Wash the greens thoroughly.  Cut off any stems that extends beyond the leaves and set them aside. 
Then cut the greens and stems that are still affixed to the leaves into bite size pieces and set them aside.
In a large stock pot, add the water, the  stems you sat aside and bay leaves.  Bring pot to a boil, cover and reduce heat to medium and let stems simmer for 15 minutes {this is your pot likker}.

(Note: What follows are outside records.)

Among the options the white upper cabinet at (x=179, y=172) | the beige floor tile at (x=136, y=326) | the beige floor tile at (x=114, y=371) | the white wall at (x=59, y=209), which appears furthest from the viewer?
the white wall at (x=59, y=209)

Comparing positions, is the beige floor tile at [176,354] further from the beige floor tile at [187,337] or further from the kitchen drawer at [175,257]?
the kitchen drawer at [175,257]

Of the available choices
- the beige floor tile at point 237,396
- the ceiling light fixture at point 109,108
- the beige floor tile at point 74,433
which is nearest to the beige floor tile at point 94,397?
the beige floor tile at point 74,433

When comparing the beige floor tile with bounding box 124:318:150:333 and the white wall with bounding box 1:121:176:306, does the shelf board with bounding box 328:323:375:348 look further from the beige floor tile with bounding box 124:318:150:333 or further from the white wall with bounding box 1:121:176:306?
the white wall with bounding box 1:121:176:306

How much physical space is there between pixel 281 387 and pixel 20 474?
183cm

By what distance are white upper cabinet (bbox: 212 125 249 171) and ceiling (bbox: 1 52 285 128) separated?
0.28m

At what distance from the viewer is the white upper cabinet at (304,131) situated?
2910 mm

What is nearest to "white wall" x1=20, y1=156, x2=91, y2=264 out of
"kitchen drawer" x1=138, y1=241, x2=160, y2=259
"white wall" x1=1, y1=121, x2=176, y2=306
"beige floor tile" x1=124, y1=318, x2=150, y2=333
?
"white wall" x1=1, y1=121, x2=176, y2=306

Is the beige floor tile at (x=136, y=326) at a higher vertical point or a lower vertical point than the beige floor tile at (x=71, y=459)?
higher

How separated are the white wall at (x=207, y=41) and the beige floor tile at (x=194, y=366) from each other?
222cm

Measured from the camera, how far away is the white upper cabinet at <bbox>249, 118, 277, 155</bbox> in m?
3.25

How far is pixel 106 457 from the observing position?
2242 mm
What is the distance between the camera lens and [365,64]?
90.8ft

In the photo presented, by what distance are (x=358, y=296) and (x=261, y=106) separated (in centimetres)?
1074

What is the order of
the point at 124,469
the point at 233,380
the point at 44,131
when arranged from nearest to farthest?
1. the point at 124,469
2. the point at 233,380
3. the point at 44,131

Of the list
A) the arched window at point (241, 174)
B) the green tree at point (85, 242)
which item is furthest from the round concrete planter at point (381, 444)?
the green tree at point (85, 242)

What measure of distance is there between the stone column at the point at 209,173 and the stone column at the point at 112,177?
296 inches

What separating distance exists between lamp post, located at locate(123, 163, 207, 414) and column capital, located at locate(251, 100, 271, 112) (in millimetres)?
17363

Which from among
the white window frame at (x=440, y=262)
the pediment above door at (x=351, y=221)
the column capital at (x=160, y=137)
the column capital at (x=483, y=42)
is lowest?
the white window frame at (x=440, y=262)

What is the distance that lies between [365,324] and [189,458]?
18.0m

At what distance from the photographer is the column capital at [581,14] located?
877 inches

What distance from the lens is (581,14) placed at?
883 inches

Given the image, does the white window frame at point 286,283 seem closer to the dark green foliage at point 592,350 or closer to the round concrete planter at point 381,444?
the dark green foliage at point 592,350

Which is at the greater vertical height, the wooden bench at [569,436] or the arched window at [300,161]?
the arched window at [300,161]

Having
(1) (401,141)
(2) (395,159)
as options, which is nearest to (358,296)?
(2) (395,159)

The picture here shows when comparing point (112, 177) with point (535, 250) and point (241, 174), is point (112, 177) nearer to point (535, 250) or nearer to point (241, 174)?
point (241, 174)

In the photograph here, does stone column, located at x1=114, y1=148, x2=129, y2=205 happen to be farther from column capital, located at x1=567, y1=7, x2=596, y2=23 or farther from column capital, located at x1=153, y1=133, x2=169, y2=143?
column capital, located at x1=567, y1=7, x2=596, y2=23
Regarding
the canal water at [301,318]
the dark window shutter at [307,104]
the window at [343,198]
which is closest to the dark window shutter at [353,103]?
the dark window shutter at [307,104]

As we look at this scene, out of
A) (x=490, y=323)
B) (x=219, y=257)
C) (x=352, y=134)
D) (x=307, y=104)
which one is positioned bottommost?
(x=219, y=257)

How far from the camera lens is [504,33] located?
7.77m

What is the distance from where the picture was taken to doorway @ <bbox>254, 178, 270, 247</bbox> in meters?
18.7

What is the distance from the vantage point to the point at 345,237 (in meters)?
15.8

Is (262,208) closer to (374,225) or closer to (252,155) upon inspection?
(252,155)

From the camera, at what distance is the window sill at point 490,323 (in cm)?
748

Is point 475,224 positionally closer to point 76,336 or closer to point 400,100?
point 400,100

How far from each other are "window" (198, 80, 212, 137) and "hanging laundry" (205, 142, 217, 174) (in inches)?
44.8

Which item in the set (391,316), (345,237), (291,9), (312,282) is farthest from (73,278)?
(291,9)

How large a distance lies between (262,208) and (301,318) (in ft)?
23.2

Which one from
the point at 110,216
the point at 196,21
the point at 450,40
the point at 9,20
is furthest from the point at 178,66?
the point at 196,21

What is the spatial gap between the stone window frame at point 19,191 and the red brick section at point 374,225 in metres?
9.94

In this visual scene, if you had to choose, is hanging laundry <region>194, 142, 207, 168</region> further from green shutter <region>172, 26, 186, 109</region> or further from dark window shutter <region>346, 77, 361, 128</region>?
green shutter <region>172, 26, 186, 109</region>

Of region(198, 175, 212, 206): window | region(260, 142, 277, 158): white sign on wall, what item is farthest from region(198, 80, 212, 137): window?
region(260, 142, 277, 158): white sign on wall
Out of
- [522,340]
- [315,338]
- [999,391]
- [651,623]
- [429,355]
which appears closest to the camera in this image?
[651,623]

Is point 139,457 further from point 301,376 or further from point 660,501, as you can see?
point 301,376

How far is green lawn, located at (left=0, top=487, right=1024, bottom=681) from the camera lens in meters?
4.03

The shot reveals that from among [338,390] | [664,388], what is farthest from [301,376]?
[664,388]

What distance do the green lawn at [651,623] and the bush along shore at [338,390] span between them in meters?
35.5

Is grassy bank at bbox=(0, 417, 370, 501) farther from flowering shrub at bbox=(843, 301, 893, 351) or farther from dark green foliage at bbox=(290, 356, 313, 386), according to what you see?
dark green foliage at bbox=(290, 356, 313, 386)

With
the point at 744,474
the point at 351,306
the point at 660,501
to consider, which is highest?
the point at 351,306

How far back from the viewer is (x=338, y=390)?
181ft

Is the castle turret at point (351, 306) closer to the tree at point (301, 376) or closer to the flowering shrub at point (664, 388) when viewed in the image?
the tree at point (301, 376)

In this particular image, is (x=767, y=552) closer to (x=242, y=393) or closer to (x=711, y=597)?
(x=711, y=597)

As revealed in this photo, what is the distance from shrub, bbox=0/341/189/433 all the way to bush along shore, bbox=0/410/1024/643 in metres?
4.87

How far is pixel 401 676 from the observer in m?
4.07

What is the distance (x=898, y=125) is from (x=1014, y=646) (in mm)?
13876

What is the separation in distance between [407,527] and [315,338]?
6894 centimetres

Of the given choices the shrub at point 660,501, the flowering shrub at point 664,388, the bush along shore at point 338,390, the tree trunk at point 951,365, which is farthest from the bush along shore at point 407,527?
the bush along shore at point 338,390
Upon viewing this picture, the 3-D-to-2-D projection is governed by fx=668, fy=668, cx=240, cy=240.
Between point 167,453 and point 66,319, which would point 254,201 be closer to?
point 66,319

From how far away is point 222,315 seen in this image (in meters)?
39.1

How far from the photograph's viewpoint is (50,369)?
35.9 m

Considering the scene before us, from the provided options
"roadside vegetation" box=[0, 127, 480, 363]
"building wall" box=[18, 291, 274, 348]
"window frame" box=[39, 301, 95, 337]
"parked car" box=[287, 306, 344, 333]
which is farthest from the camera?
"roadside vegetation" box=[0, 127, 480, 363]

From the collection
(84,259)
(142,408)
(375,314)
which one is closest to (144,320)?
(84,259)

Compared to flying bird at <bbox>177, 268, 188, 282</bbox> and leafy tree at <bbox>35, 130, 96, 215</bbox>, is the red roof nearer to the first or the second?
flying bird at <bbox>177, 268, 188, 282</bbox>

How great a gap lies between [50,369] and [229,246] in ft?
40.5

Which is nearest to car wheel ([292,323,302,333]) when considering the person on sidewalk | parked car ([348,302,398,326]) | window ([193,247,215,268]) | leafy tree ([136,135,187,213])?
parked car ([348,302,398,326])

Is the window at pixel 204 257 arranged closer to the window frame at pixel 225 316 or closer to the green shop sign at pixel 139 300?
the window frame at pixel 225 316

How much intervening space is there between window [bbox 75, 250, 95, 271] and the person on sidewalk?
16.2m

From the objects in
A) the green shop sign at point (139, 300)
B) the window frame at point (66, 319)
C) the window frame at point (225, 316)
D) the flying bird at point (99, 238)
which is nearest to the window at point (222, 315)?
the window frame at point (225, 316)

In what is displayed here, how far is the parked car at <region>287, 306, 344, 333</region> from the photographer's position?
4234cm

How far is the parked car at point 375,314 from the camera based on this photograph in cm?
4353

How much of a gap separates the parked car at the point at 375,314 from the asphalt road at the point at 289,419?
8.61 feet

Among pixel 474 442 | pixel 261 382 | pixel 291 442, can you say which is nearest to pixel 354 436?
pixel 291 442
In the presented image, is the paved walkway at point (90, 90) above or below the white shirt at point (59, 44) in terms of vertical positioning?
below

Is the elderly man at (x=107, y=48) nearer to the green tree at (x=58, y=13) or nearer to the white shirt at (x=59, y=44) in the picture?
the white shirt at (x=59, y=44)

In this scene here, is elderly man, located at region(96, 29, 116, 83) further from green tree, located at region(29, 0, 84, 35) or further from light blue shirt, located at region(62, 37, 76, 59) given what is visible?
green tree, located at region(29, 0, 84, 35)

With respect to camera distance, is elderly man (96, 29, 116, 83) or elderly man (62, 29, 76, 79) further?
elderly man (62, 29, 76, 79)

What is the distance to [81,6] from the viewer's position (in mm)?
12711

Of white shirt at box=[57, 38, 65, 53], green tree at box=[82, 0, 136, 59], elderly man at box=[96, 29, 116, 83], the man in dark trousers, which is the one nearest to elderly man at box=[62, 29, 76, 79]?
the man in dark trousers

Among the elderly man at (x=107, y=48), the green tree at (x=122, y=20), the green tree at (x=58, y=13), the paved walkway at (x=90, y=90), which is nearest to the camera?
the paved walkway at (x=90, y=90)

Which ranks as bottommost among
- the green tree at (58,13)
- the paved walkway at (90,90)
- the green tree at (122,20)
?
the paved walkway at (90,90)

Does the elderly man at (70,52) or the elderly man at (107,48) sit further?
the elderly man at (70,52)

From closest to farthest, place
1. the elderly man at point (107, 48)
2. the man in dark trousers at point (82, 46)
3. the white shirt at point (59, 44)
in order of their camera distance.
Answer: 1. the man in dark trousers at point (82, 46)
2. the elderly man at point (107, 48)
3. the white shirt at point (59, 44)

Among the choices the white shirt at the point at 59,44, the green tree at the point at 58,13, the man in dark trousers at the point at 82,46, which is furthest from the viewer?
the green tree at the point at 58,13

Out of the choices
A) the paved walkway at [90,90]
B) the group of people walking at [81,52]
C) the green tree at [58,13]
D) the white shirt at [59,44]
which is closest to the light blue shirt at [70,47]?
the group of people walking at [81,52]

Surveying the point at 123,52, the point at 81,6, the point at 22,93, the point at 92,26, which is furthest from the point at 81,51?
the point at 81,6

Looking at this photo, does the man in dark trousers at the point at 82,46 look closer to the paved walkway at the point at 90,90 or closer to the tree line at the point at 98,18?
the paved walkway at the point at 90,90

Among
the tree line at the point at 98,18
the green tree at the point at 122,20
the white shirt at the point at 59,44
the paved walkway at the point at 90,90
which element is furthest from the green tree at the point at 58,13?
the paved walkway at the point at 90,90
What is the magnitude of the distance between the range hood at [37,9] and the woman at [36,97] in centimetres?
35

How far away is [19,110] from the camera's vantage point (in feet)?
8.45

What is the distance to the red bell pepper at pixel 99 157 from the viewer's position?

Remove the stems and bay leaves from the pot and add the greens, salt, Cajun seasoning, granulated garlic & onion and the liquid smoke.  Mix thoroughly; then bring the pot back up to a boil.
Reduce heat to medium low and cook covered for 15 minutes.
Heat the oil in a medium saute pan and add the onions, bell pepper and garlic saute until onions are translucent.
Add sautéed vegetables to the pot of greens along with the vinegar and Tabasco sauce and mix thoroughly. 
Continue to let greens simmer uncovered another 5 – 6 minutes. 
Taste for seasoning, adjust if needed, cover pot and remove from heat.

Note the reason you're cooking the greens uncovered, is to allow the liquid to reduce and produce a more concentrated flavor.